• **Verilen Görev**
Kayıtların başından "28.6 metres" ifadesinin geçtiği satıra kadar (iki uç da dahil) olan kayıtları, her kayıt için bir satır olacak şekilde "metin" ve "yanit" adlı iki sütunlu bir CSV'ye aktarır mısın? Her alan tek bir tırnaklı alan olmalı, satır sonları boşluğa çevrilmeli ve resimler cevapta yer almamalı.

··········

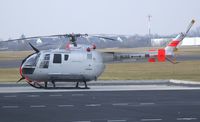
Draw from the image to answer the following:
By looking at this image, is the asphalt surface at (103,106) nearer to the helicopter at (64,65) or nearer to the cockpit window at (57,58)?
the helicopter at (64,65)

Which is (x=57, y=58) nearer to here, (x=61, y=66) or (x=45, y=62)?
(x=61, y=66)

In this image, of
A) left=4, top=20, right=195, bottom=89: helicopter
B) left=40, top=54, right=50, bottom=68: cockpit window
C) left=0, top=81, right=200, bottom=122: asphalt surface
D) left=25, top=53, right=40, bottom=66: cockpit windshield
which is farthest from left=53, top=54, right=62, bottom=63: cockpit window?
left=0, top=81, right=200, bottom=122: asphalt surface

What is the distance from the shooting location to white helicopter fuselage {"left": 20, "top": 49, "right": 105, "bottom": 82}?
28.6 metres

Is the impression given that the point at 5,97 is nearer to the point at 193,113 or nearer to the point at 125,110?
the point at 125,110

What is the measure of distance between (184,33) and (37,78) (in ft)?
32.1

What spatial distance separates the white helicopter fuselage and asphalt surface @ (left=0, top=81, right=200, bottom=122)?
157 cm

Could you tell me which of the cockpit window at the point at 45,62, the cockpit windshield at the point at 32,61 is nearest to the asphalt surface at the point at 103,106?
the cockpit window at the point at 45,62

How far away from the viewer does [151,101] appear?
71.3ft

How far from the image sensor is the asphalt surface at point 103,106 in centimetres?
1614

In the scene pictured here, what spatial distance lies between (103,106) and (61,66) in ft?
30.8

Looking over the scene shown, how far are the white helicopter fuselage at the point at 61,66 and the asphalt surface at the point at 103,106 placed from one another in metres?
1.57

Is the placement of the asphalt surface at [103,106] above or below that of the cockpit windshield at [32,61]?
below

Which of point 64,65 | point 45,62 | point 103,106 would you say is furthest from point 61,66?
point 103,106

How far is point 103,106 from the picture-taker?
64.6 feet
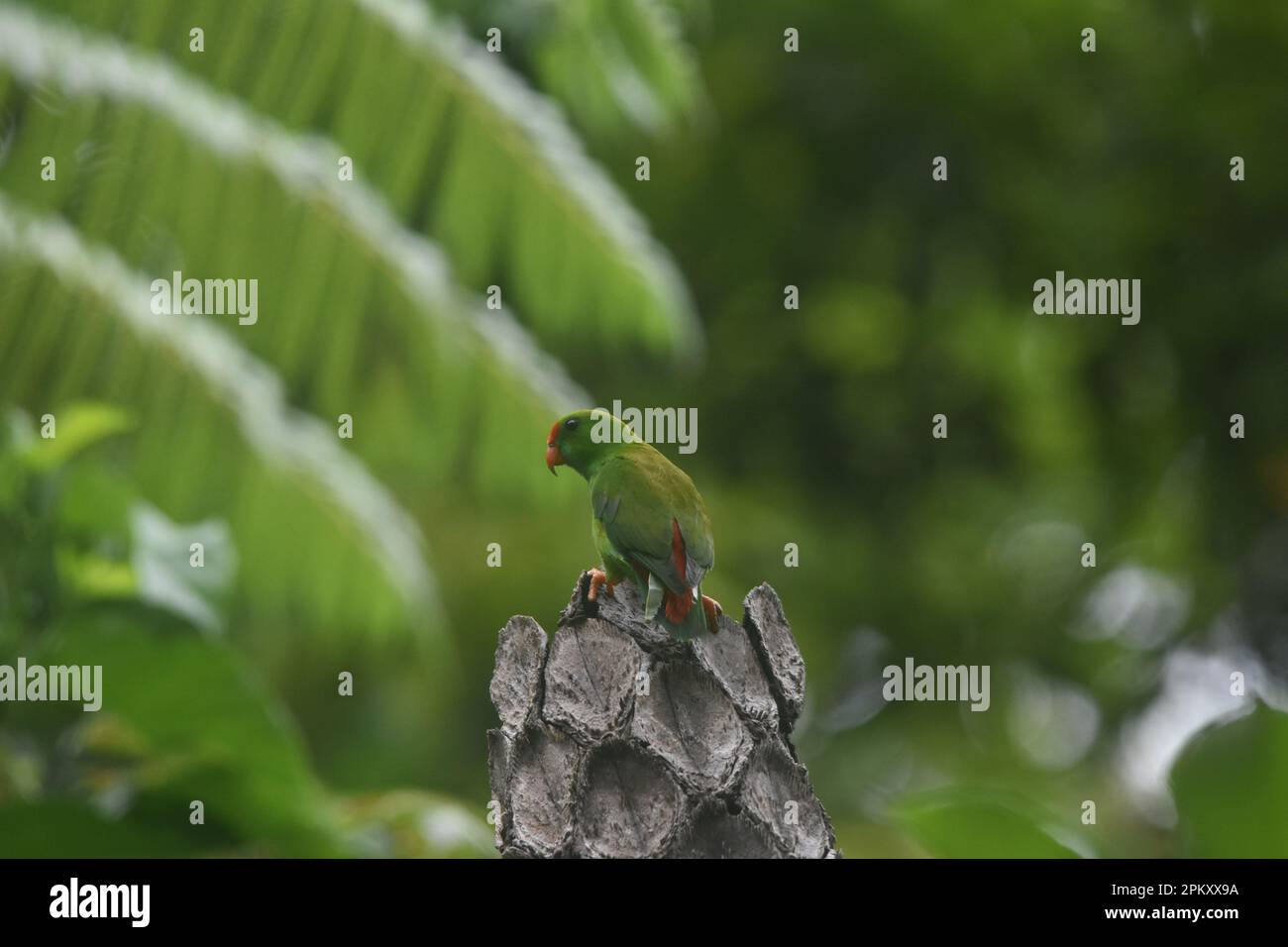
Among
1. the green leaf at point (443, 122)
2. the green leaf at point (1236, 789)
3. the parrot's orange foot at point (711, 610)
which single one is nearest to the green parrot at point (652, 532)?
the parrot's orange foot at point (711, 610)

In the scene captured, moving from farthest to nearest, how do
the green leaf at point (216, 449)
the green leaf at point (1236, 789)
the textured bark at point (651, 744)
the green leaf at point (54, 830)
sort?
1. the green leaf at point (216, 449)
2. the green leaf at point (54, 830)
3. the green leaf at point (1236, 789)
4. the textured bark at point (651, 744)

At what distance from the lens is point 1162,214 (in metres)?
4.23

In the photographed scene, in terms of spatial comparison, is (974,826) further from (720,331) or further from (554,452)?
(720,331)

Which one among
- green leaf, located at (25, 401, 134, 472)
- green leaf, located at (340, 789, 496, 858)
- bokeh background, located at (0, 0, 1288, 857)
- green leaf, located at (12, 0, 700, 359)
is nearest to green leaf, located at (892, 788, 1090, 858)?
green leaf, located at (340, 789, 496, 858)

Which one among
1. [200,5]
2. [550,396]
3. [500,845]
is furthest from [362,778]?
[500,845]

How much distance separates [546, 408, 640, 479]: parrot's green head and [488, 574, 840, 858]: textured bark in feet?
0.56

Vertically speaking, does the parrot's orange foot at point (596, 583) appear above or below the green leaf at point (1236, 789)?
above

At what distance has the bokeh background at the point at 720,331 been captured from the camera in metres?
3.13

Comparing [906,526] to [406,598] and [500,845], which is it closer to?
[406,598]

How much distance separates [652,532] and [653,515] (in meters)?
0.01

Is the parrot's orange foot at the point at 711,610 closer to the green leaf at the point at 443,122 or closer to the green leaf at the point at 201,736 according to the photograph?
the green leaf at the point at 201,736

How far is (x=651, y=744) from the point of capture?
0.83 meters

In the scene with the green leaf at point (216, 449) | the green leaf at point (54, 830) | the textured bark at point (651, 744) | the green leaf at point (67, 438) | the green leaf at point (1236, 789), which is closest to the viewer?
the textured bark at point (651, 744)

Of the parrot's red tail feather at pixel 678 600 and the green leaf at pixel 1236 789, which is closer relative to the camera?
the parrot's red tail feather at pixel 678 600
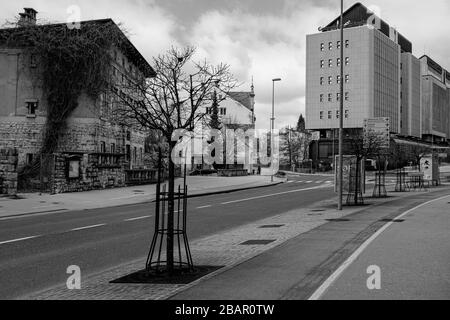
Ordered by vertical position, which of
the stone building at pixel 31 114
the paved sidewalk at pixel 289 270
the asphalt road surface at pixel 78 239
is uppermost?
the stone building at pixel 31 114

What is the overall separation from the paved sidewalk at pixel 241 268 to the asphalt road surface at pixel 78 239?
28.9 inches

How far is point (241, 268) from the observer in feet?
28.5

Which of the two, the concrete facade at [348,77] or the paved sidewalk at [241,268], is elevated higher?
the concrete facade at [348,77]

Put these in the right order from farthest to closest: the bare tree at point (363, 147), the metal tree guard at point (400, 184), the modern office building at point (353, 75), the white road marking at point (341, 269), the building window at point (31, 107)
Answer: the modern office building at point (353, 75), the building window at point (31, 107), the metal tree guard at point (400, 184), the bare tree at point (363, 147), the white road marking at point (341, 269)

··········

• **Alıştırma Cevabı**
metin,yanit
"Draw from the image to answer the following: By looking at this image, is the asphalt surface at (103,106) nearer to the helicopter at (64,65) or nearer to the cockpit window at (57,58)?","the helicopter at (64,65)"
"Which is (x=57, y=58) nearer to here, (x=61, y=66) or (x=45, y=62)?","(x=61, y=66)"
"In this image, of A) left=4, top=20, right=195, bottom=89: helicopter B) left=40, top=54, right=50, bottom=68: cockpit window C) left=0, top=81, right=200, bottom=122: asphalt surface D) left=25, top=53, right=40, bottom=66: cockpit windshield which is farthest from left=53, top=54, right=62, bottom=63: cockpit window?","left=0, top=81, right=200, bottom=122: asphalt surface"
"What is the distance from the shooting location to white helicopter fuselage {""left"": 20, ""top"": 49, ""right"": 105, ""bottom"": 82}?","28.6 metres"